__Directions for this task__
Repeat exactly the lines of the material below that run from the "دانلود مجموعه تصاویر" line to the "Name Amy PNG" line, including both, and do not carry over any pictures.

__Records__
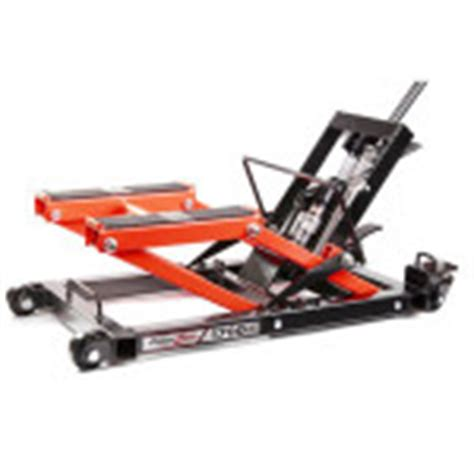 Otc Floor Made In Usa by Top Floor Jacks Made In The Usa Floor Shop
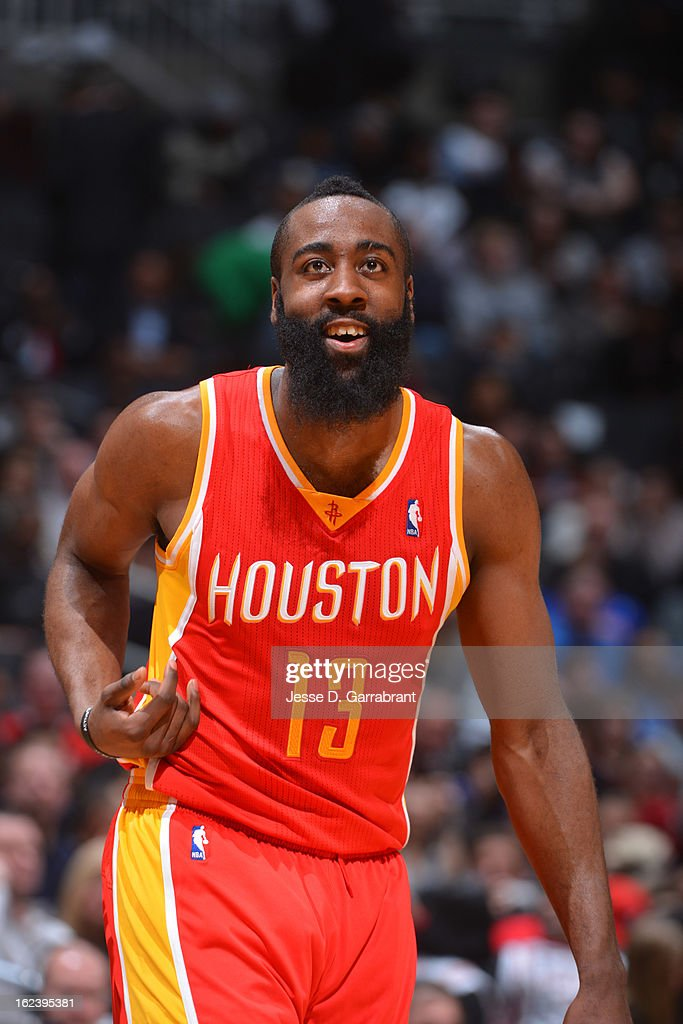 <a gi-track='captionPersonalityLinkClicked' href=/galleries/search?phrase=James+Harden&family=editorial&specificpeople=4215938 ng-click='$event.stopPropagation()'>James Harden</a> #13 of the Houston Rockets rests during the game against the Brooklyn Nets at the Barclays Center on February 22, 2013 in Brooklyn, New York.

==

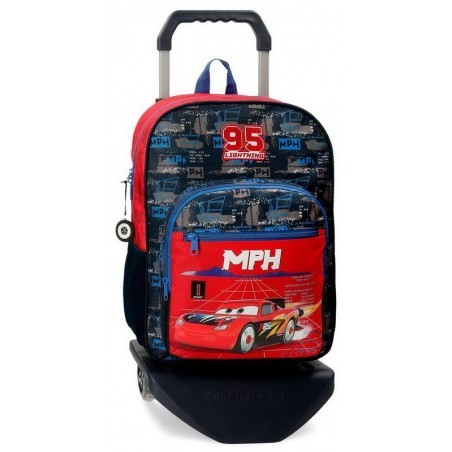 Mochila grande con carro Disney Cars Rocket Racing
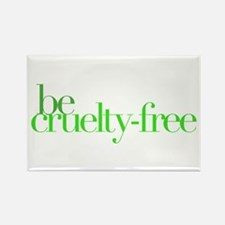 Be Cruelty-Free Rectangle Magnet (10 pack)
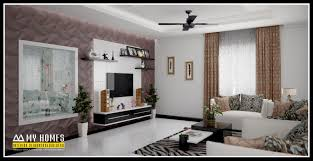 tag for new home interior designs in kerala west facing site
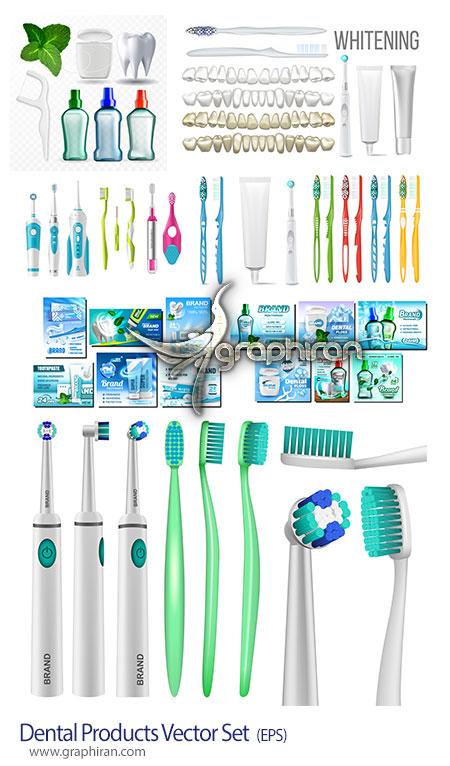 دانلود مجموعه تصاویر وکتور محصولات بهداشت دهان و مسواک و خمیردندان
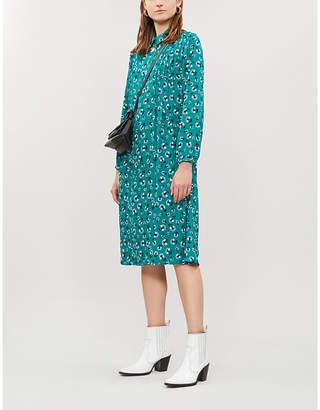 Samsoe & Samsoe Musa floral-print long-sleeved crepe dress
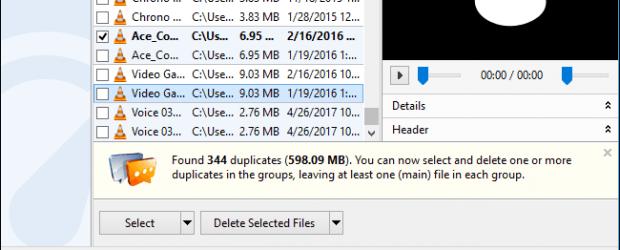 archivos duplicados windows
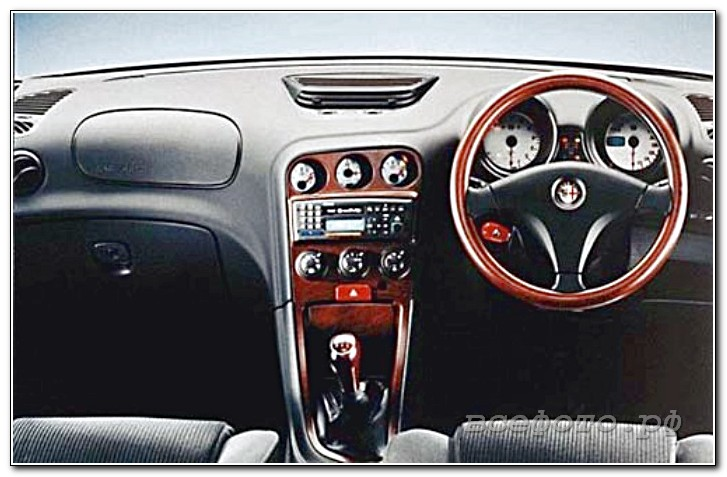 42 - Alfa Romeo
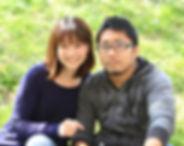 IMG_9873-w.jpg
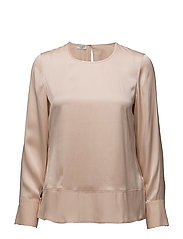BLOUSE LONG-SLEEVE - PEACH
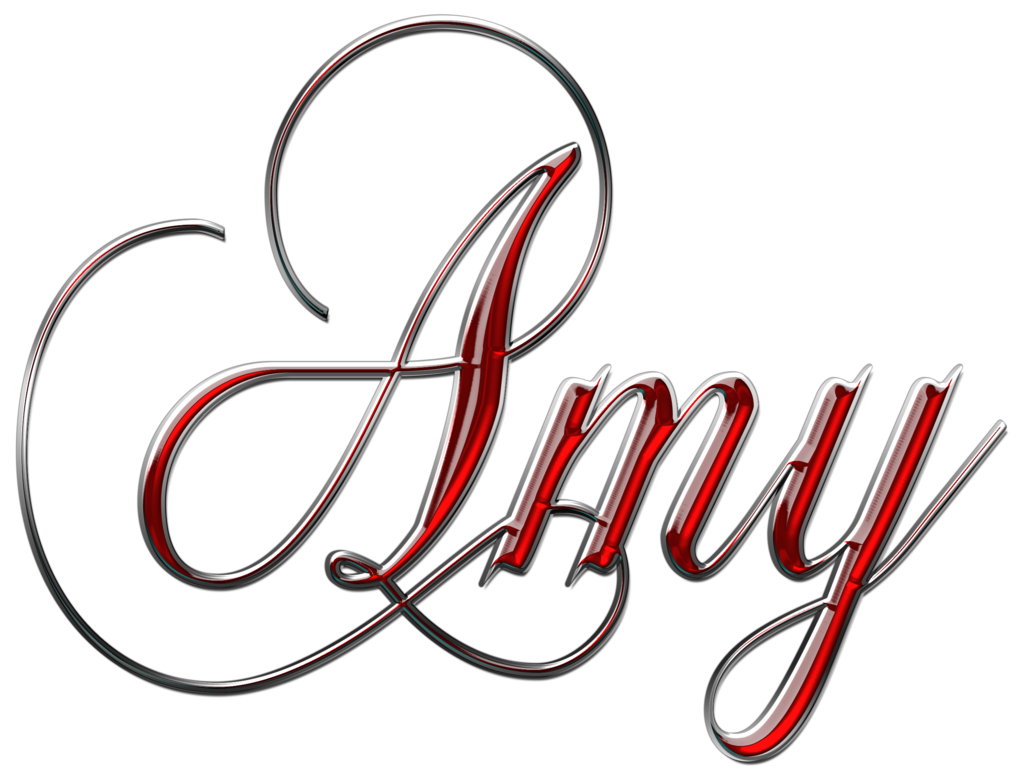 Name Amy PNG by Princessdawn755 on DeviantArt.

__Output for this exercise__
 دانلود مجموعه تصاویر وکتور محصولات بهداشت دهان و مسواک و خمیردندان
 Samsoe & Samsoe Musa floral-print long-sleeved crepe dress
 archivos duplicados windows
 42 - Alfa Romeo
 IMG_9873-w.jpg
BLOUSE LONG-SLEEVE - PEACH
 Name Amy PNG by Princessdawn755 on DeviantArt.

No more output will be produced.